Dáil debates

Tuesday, 24 June 2025

Ceisteanna - Questions

Cabinet Committees

4:40 am

Photo of Micheál MartinMicheál Martin (Cork South-Central, Fianna Fail)

There is not a huge shortage. Thousands of people have been recruited. Let us be straight about it. The seven-day use of hospitals is something that should happen. It should not be dependent on more and more staff. The assets were not being used. Expensive diagnostic equipment was not being used optimally and the hospitals themselves were not being used optimally when there were five-day, nine-to-five services. Productivity matters, as do new devices and new technology. We need a broader approach to get better value for money. We have invested hugely in health and that needs to be acknowledged. Productivity and value for money are also factors. We are recruiting a further 6,000 in 2025, in addition to the 30,000 that have been recruited. I accept the population is increasing and that will create demand for services. It has created a lot of demand for health services. The population is ageing, which is creating further demand for the health service. That deal is a good one and will lead to greater productivity in hospitals and health services.

On mental health issues, the Minister of State, Deputy Butler, has been doing significant work on eating disorders. Deputy Devine could talk to her about the specifics of the cases she has raised. We need more investment in eating disorder centres but we have had some. A lot of progress has been made in that respect.
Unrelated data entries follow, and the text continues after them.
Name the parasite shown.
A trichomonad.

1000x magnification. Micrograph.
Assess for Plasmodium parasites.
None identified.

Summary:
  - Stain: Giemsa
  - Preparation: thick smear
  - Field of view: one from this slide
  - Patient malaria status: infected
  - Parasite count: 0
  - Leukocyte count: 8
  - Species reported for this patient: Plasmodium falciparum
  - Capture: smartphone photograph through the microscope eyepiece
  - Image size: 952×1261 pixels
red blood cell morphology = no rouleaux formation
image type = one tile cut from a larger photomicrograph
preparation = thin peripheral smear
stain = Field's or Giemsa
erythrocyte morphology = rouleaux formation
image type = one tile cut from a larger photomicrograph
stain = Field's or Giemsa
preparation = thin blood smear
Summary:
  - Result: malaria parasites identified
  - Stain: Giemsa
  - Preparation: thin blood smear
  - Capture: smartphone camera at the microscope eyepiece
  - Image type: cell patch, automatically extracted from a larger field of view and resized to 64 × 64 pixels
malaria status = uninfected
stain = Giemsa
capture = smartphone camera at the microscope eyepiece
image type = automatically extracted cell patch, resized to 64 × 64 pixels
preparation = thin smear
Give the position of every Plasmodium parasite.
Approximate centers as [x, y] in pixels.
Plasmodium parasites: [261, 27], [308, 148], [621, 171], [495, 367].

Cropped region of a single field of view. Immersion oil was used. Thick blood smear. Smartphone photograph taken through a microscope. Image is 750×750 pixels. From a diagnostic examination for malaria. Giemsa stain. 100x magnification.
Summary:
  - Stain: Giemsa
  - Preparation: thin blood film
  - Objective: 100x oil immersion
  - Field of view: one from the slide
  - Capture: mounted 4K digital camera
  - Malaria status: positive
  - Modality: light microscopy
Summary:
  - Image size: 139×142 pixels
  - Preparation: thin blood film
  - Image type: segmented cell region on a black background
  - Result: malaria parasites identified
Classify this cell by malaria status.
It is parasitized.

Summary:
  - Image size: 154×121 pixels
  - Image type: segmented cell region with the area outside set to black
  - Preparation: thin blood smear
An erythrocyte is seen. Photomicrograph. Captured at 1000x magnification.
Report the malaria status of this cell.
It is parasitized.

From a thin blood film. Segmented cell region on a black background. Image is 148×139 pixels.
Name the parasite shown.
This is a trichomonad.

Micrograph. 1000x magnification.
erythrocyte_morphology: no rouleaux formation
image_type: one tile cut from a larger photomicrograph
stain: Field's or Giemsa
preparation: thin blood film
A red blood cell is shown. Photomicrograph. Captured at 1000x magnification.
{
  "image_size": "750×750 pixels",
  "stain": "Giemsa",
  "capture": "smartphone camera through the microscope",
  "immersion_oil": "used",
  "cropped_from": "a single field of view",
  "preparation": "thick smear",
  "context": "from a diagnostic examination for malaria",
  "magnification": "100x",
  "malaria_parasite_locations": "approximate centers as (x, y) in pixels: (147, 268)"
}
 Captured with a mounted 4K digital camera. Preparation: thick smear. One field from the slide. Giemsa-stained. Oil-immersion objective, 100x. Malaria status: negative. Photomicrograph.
Deputy McGuinness raised cardiac care. Much progress has been made in the past five years in respect of cath lab investment in Waterford. It has been incrementally building up. There has been quite good investment in the past two to three years. Now we will complete that in terms of 24-7 provision. That is a Government decision that has been taken and that will happen. Recruitment in healthcare takes time. It does not happen within two months but it will happen and that will be developed, as committed to by Government.

Deputy O'Sullivan raised the reimbursement of medication. More progress needs to be made on the reimbursement of medicines. Quite a lot has been made. I met IPHA representatives who represent the pharmaceutical industry here. Understandably, it is promoting this but when I questioned IPHA members two years ago, they were more or less saying they had a good enough relationship with the national pharmacovigilance unit. As a country with a strong concentration of pharmaceutical companies and which produces some of the most effective medicines in the world, we should have a modern, up-to-date reimbursement process. However, that has implications for public expenditure. Progress has been made but we need to make more, and we need to meet the standards and European norms.

Deputy Cahill raised the shingles vaccine. I do not doubt the benefits but the expenditure would be significant. We need to bear that in mind.

I join Deputy Ó Murchú in offering sympathy to Kofi's family. It is heartbreaking that any young person so talented and with so much to offer in life should die in such circumstances. The Deputy mentioned Isobel McCluskey as well. The national emergency forum - there is a more precise title for it - did a lot of work on water safety in terms of swimming in rivers and in the sea over the past two years, and on prevention. One of the most effective interventions in healthcare is prevention. Public health messaging on accidents is a key dimension of that and is a factor in injuries and deaths. Our sympathies go to all in the community and the families affected.

Deputy Murphy raised the issue of allergies. We have multidisciplinary teams involved in allergy.

I defer to medical and professional advice within our own system on the provision of oral immunology therapy. It is a complex area that takes a lot of building up of immunology. A lot of children have spent a lot of time with consultants so I am slightly worried. I am not an expert on this but I defer to proper, professional advice as to when such medicines could be accessed or used. I say to everybody out there to consult their GP and consultant in respect of the utilisation of any therapies in that regard.

Deputy Connolly mentioned nursing and 6,000 critical skills permits, of which I think he said 5,000 were in nursing. There are two ways of looking at it. A lot of young graduates travel and have been travelling for a long time in the medical world. There may be an issue of retention. Some come back to work in Ireland later on and there are huge specialties available to nurses in Ireland. There are huge programmes, including postgraduate programmes and specialist programmes. We have developed the likes of intensive care nursing and cardiac nursing very well with native talent. There has been phenomenal change in nursing in Ireland over the last 20 years, from the degree programmes to the postgraduate programmes. However, there is an issue of retention and retraining people and we have to be more innovative in terms of how we do that into the future and we then attract nurses from other jurisdictions into the country.